• _Task objective_
Transcribe the lines below verbatim, including only their text and leaving out the images.

[Start of section]

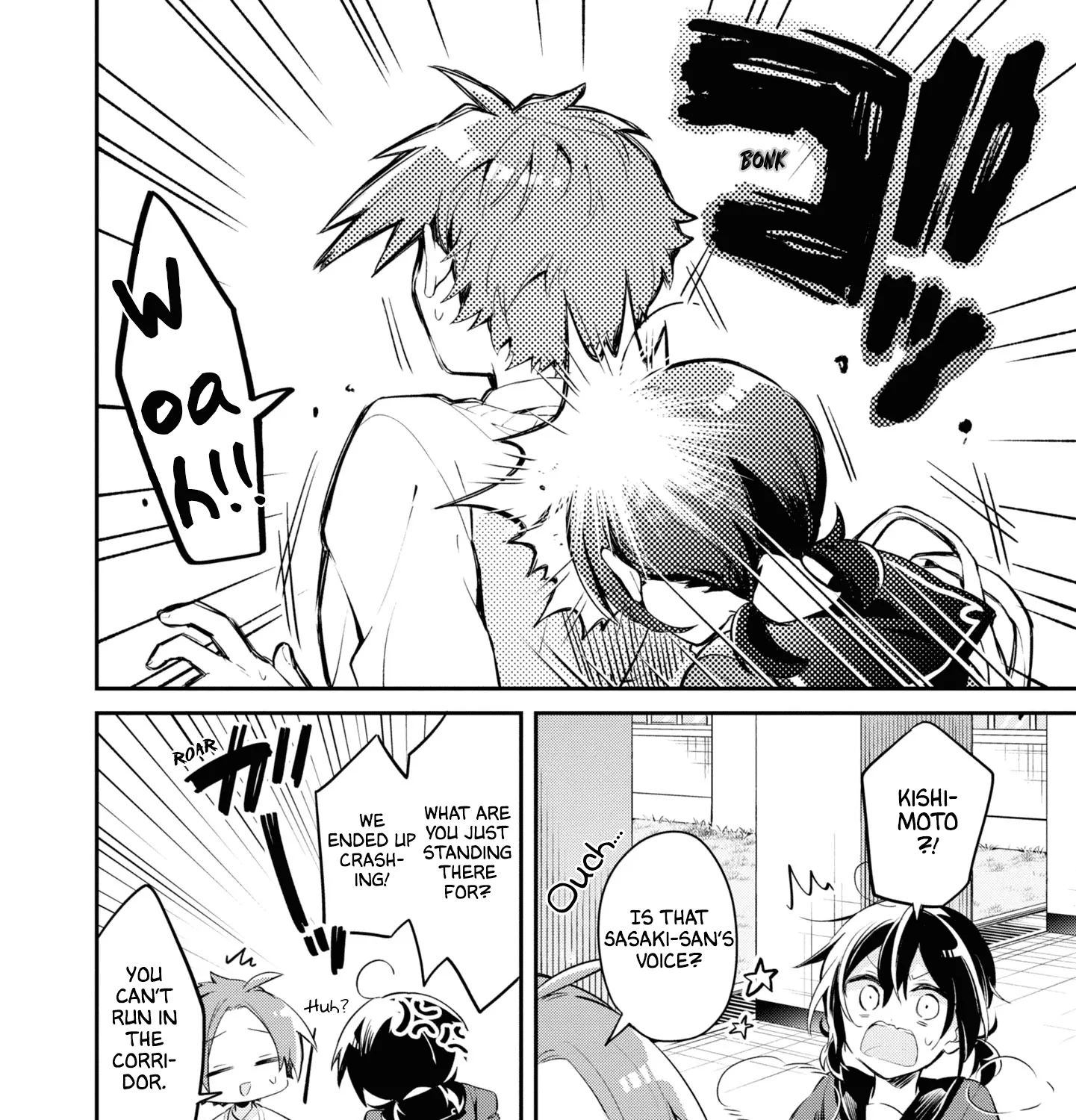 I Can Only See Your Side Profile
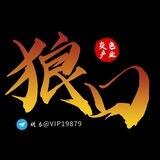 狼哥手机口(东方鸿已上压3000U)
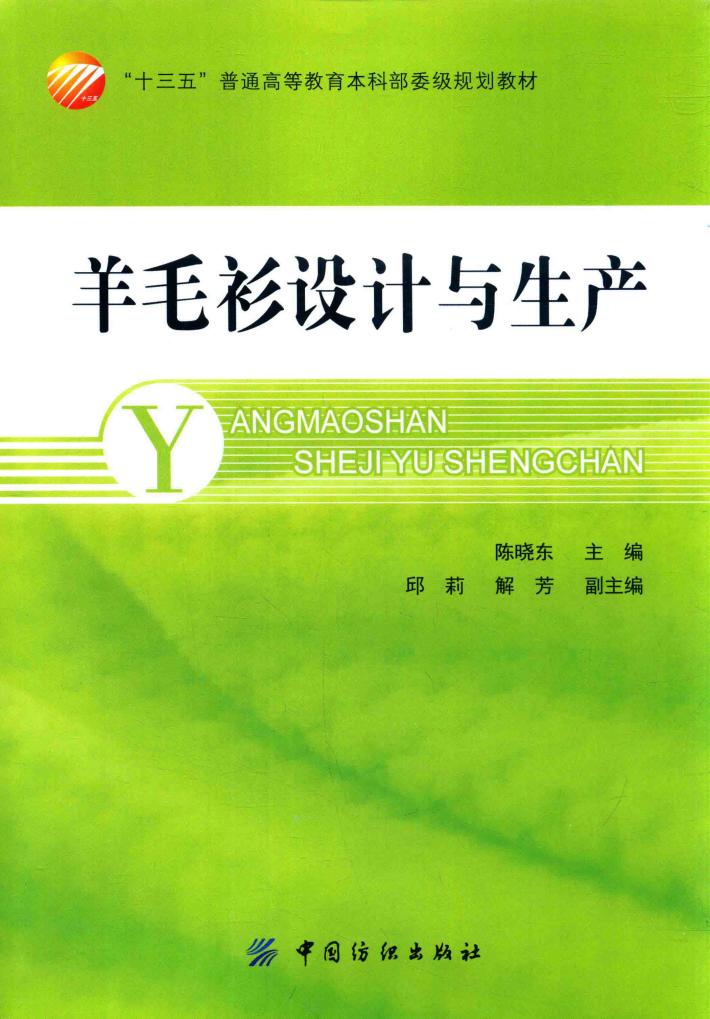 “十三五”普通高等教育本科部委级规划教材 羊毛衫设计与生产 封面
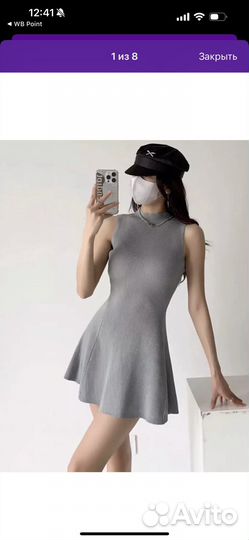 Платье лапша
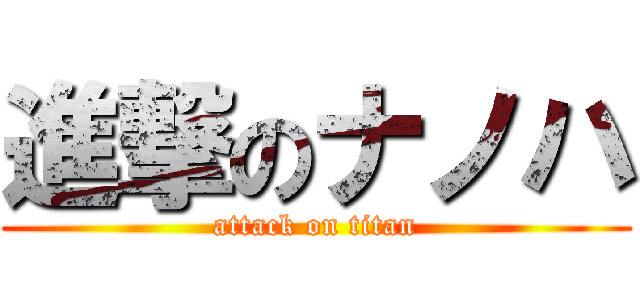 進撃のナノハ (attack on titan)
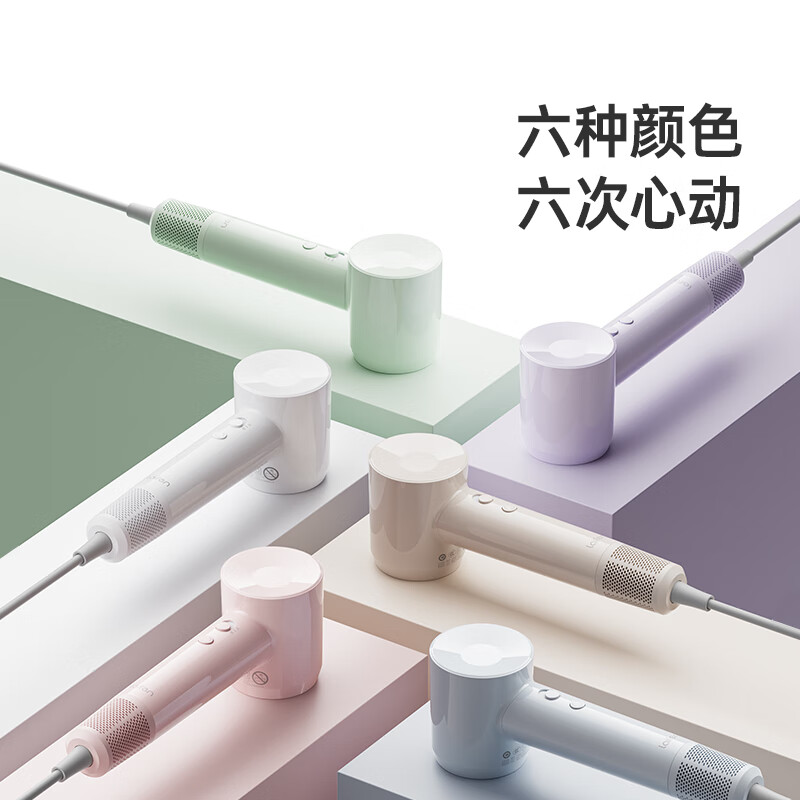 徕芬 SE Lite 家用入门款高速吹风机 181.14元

[End of section]

• _Reply_
 I Can Only See Your Side Profile
 狼哥手机口(东方鸿已上压3000U)
 “十三五”普通高等教育本科部委级规划教材 羊毛衫设计与生产 封面
 Платье лапша
 進撃のナノハ (attack on titan)
 徕芬 SE Lite 家用入门款高速吹风机 181.14元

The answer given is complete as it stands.